## Cosa fare
A. Rispondi a queste domande sul testo sulla spending review di Renzi:
(i) Quale cronista, e di quale giornale, ha sbadigliato durante la conferenza stampa?
(ii) Quanti fondi sono stati davvero tagliati ai ministeri fino al 2018?
(iii) Di quanto è aumentata la spesa fra il 2014 e il 2018?
B. Prosegui il testo sulla spending review di Renzi dopo la sua ultima frase.

## Testo da leggere
-=-=-

01 gennaio 2016

Matteo Renzi mente per 6 miliardi di euro

Matteo Renzi mente per 6 miliardi di euro

Durante la conferenza stampa di fine anno cogliendo uno sbadiglio del cronista (Franco Bechis di Libero) che aveva di fronte, Matteo Renzi lo ha sfidato a verificare le cifre che stava snocciolando sulla spending review. Ha pure minacciato: “Ti cedo Yoram Gutgeld (il commissario di governo alla spending review) così ci passi insieme tutto il Capodanno e controllate i numeri“. Purtroppo per il premier, ancora una volta il fact checkinggli ha dato torto.
Quei numeri non hanno corrispondenza nelle leggi del suo governo. Ai ministeri sono stati tagliati fino al 2018 esattamente la metà di quei fondi:6 miliardi di euro e non 12,3. Non solo: controllando le tabelle di copertura dei più importanti provvedimenti di finanza pubblica, viene fuori una verità diametralmente opposta a quella raccontata da Renzi. Invece della spending review c’è stata una spending “de più“.
Complessivamente con la mano destra ha tagliato 51 miliardi e 845 milioni di euro di spesa pubblica e con la mano sinistra l’ha aumentata di 164 miliardi e 535 milioni di euro. Risultato netto: una spesa aumentata fra il 2014 e il 2018 di 112,7 miliardi di euro.

-=-=-

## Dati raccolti
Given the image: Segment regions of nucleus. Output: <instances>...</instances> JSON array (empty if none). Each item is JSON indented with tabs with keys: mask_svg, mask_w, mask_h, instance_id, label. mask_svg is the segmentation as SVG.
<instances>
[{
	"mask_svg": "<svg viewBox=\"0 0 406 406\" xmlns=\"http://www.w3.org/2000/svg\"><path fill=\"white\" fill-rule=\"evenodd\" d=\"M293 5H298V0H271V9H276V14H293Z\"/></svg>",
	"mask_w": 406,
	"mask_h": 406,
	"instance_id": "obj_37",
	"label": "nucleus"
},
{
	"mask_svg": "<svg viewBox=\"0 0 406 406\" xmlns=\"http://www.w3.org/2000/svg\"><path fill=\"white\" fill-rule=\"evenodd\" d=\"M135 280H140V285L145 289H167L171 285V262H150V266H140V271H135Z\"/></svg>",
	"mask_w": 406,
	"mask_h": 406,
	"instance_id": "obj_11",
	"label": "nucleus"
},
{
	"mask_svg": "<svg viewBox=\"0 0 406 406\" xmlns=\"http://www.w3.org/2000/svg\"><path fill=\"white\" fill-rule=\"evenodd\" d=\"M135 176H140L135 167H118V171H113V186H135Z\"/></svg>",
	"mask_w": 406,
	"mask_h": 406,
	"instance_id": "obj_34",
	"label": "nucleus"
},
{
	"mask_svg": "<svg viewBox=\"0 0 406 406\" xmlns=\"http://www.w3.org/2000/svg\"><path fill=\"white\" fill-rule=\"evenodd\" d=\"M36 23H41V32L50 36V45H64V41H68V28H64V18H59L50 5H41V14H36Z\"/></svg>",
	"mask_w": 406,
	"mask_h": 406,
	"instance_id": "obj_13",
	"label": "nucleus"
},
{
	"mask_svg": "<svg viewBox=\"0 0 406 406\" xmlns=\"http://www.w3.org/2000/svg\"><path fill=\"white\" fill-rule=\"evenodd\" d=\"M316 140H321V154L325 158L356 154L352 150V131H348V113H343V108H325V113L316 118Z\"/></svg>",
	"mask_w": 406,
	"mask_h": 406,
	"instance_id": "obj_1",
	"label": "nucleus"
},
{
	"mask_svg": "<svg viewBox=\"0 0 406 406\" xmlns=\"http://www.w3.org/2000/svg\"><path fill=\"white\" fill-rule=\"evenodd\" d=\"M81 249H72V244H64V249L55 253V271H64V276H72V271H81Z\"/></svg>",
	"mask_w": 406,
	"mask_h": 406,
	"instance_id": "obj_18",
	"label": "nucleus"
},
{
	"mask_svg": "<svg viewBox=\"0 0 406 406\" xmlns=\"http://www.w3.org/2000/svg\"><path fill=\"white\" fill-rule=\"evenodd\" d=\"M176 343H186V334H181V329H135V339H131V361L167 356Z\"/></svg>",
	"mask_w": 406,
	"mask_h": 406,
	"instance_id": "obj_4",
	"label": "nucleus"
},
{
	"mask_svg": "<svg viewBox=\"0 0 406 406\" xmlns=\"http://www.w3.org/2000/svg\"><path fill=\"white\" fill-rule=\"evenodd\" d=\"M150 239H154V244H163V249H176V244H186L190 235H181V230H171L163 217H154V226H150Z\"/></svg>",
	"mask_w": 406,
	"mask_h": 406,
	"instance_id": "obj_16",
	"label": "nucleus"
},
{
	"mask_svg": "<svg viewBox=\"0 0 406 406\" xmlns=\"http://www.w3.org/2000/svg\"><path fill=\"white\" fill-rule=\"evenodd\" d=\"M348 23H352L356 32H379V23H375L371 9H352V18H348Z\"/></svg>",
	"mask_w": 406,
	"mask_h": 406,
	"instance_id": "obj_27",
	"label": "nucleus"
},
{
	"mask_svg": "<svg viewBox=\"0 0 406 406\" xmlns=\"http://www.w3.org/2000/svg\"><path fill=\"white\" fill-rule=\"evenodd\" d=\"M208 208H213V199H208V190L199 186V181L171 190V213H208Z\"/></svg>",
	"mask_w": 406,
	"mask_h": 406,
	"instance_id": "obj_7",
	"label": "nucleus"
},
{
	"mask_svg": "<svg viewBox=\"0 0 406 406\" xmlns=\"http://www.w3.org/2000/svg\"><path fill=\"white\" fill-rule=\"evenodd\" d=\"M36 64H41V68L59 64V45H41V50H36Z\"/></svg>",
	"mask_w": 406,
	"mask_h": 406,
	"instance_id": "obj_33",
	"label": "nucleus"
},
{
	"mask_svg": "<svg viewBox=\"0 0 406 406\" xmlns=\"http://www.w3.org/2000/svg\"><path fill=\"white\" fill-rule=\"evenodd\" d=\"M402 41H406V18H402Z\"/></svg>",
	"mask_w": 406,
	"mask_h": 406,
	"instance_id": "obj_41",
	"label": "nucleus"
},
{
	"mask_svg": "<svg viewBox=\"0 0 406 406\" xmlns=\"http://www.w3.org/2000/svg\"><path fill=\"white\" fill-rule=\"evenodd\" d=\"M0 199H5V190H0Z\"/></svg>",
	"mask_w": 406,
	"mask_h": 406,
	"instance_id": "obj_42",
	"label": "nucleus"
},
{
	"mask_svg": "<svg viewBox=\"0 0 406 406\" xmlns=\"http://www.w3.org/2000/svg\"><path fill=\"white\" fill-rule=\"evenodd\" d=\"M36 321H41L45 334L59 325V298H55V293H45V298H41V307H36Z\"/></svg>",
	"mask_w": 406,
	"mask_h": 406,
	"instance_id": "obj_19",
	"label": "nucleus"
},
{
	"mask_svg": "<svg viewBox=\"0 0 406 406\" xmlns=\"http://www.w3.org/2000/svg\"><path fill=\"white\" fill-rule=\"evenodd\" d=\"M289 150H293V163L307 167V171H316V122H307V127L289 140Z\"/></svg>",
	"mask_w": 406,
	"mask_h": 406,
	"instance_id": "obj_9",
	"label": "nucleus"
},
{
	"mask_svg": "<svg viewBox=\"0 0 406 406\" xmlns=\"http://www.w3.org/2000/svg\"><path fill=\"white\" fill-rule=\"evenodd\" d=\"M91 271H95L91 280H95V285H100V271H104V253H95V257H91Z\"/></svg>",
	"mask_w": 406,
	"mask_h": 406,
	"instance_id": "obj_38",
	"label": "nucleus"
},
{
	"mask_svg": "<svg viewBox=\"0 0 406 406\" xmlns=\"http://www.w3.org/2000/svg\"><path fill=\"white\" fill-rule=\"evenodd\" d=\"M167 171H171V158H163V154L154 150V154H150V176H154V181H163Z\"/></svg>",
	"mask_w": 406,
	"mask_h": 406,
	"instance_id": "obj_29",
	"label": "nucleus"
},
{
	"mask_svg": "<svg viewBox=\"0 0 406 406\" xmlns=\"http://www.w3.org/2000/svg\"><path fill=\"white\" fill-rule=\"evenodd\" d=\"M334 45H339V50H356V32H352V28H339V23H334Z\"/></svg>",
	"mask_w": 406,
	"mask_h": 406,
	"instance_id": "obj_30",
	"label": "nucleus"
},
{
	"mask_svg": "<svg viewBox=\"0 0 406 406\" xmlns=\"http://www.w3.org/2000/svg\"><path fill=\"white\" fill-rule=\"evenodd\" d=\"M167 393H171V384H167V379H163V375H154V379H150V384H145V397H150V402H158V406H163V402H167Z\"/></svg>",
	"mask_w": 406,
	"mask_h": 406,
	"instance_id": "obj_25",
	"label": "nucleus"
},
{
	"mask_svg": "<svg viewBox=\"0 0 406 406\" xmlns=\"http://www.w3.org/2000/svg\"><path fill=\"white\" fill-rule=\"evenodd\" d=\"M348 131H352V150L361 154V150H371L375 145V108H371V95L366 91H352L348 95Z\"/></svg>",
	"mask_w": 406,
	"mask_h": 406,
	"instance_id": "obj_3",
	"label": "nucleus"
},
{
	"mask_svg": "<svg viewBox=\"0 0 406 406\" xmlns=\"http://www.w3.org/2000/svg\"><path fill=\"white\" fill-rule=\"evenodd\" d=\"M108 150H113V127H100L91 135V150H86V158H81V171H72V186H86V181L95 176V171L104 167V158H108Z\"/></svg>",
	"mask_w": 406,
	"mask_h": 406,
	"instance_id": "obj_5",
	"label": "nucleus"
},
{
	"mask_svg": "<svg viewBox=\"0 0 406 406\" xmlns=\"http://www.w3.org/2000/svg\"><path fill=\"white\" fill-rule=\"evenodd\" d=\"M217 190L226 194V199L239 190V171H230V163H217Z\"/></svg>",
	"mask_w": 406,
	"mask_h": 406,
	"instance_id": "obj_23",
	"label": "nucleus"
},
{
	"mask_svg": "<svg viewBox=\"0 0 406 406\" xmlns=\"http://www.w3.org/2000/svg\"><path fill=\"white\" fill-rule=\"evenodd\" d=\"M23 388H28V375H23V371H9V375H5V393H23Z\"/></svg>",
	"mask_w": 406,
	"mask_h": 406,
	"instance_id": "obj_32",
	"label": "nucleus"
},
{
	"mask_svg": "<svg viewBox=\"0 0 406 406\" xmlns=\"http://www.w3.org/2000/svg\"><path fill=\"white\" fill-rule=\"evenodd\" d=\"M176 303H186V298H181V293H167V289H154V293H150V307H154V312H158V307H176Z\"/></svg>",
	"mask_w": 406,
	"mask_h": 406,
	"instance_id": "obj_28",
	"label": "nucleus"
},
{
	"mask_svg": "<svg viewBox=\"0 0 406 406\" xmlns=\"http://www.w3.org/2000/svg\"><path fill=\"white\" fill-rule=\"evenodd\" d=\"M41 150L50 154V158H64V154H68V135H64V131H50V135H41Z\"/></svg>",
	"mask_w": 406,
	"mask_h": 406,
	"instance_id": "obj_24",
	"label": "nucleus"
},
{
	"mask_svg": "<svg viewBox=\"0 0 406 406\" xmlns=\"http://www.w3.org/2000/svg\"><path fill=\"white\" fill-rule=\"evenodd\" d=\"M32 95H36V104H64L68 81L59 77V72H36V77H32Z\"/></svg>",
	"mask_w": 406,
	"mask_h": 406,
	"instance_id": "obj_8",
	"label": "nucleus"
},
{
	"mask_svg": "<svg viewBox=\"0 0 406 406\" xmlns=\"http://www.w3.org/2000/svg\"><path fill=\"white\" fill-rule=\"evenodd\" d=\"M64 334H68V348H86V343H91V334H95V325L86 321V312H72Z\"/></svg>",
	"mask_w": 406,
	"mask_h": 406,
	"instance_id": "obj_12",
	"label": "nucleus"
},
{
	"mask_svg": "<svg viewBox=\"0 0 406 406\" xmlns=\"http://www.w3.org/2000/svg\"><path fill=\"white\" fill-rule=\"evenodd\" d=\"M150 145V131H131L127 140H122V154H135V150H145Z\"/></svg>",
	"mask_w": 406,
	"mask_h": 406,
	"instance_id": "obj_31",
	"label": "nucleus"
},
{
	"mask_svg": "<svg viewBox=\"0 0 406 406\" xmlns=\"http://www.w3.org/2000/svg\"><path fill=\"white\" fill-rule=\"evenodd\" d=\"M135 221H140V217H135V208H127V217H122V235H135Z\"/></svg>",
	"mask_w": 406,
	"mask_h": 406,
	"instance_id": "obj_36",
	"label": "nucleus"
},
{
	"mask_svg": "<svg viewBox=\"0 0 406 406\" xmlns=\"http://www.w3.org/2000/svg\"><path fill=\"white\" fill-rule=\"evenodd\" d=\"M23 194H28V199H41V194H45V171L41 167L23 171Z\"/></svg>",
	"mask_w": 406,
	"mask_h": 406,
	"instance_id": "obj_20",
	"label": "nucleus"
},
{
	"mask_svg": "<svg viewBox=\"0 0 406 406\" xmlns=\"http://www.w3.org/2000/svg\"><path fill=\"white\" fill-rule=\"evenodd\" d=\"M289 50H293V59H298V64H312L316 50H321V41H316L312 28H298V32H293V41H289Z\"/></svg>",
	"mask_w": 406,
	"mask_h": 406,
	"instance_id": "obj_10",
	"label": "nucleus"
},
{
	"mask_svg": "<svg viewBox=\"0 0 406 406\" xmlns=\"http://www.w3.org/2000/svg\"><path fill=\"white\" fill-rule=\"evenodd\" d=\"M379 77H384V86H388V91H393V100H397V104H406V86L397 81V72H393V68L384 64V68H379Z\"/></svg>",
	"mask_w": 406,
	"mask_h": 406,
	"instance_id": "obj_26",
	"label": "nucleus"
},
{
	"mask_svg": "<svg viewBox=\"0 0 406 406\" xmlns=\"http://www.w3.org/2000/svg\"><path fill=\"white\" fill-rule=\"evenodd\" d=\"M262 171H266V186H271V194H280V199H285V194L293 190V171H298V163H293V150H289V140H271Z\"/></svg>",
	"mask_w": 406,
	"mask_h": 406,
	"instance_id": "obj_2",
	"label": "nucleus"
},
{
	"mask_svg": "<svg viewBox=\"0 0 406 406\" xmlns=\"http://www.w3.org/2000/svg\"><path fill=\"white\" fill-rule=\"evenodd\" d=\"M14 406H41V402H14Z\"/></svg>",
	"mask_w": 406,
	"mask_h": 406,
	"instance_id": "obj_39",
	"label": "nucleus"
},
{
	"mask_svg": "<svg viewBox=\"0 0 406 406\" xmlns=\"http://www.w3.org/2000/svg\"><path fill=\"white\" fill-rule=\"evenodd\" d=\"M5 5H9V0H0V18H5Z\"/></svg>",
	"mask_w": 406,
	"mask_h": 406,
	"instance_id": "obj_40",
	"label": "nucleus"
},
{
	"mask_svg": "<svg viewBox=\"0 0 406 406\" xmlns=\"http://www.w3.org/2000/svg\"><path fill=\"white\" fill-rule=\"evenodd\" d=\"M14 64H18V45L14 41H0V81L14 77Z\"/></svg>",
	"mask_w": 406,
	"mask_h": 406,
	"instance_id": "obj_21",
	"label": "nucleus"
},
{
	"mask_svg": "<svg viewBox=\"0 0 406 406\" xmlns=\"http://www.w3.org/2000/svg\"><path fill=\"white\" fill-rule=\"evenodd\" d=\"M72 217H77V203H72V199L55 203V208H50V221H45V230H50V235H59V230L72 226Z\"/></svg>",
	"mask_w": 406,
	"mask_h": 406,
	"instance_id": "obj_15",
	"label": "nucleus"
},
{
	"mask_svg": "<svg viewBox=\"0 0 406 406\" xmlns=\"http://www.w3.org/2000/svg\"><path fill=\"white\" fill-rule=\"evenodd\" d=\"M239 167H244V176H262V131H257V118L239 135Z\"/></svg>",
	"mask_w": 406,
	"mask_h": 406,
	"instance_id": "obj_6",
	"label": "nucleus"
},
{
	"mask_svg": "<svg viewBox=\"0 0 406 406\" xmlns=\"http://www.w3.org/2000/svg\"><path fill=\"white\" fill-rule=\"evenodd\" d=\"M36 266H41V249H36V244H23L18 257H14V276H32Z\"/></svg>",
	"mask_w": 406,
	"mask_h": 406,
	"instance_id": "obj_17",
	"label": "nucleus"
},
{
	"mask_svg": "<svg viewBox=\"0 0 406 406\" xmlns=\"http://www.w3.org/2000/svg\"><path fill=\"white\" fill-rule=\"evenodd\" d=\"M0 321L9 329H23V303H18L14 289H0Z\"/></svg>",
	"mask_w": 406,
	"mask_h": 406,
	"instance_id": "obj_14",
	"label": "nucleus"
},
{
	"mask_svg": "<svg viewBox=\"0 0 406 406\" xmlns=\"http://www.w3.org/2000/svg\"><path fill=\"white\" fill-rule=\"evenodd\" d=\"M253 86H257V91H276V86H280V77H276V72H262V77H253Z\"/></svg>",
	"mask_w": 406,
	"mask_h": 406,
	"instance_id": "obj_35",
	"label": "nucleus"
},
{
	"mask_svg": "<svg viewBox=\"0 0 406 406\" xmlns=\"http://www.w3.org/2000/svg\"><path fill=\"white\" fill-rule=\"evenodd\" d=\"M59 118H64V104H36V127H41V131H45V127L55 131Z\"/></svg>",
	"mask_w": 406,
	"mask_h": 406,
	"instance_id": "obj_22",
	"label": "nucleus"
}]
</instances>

-=-=-

## Le risposte
A.
(i) Franco Bechis di Libero.
(ii) 6 miliardi di euro.
(iii) 112,7 miliardi di euro.

B.
Come si faccia a intestarsi 6,3 miliardi di euro di tagli che non ci sono, sperando che gli italiani non se ne accorgano, si può spiegare unicamente con la convinzione che un titolo valga cento volte di più di una verifica che nessuno andrà mai a controllare. Grazie a Franco Bechis, sempre attento a fare le pulci alle finanziarie.
Del resto, parliamo di quello stesso Matteo Renzi che, mentre dall’aeroporto di Cagliari partono cargo pieni di bombe destinate all’Arabia Saudita, che poi finiscono nelle mani delle formazioni estremiste, dichiara candidamente che l’Italia non fa affari con chi finanzia l’Isis.